Target end-to-end task success rates by tier: Tier 1 tasks ≥ 95%, Tier 2 tasks ≥ 85% (with human confirmation catching the remainder), overall hallucination rate < 2%.

Common Failure Modes We've Hit

• Tool result hallucination: Agent claims a tool returned something it didn't. Fixed by strict output parsing and schema validation on all tool return values.
• Context window exhaustion: Agent loses its place in long tasks. Fixed by periodic context summarisation and session checkpointing.
• Goal drift: Agent successfully completes a sub-task and then generates unnecessary additional steps.

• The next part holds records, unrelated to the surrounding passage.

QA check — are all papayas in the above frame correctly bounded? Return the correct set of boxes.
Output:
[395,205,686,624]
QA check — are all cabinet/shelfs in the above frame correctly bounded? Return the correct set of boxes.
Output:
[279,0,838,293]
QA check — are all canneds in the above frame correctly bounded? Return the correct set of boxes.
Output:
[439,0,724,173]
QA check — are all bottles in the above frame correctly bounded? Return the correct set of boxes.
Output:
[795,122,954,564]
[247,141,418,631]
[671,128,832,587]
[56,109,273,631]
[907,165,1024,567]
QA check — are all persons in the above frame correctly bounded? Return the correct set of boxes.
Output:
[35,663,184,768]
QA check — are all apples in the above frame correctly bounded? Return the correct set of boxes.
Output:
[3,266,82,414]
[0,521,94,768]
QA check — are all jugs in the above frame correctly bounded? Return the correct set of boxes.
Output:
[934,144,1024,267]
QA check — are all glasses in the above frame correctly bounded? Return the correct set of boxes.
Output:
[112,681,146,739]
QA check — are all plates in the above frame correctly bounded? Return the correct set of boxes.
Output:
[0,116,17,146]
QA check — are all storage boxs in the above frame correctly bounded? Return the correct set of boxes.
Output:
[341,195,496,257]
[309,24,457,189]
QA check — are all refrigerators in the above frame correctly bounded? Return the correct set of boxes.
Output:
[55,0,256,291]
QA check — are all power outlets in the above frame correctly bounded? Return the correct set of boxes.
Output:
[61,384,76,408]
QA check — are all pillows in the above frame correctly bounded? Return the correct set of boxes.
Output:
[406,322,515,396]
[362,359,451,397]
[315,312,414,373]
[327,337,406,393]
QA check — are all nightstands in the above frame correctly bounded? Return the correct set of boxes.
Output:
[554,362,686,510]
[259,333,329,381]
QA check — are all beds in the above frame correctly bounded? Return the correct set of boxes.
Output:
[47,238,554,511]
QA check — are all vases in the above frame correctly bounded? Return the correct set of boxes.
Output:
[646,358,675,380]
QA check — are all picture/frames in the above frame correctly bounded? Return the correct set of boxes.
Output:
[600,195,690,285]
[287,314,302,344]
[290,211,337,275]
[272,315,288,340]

Fixed by explicit "done" conditions in the system prompt and max-step limits.
• Cascading failures: One failed tool call causes the agent to spiral into increasingly confused reasoning. Fixed by structured error context and a "confused state" detector that escalates rather than continuing.
• Prompt injection via tool output: Malicious content in a tool's return value attempts to override agent instructions. Fixed by sandboxed tool output formatting and explicit trust boundaries in the system prompt.

Key Takeaways

• ReAct for short-horizon interactive tasks; Plan-and-Execute for long-horizon batch tasks.
• Tool quality matters more than model choice. Invest in rich error return types and single-responsibility interfaces.
• Build three-tier memory (working, episodic, semantic) — episodic memory has the highest ROI for production agents.
• Hard max-step limits and structured error recovery are not optional. Agents that loop are expensive and dangerous.
• Human-in-the-loop is a feature, not a failure. Classify decisions by reversibility and stake; automate Tier 1, supervise Tier 2.
• Measure trajectory quality, task success rate, and hallucination rate — all three independently.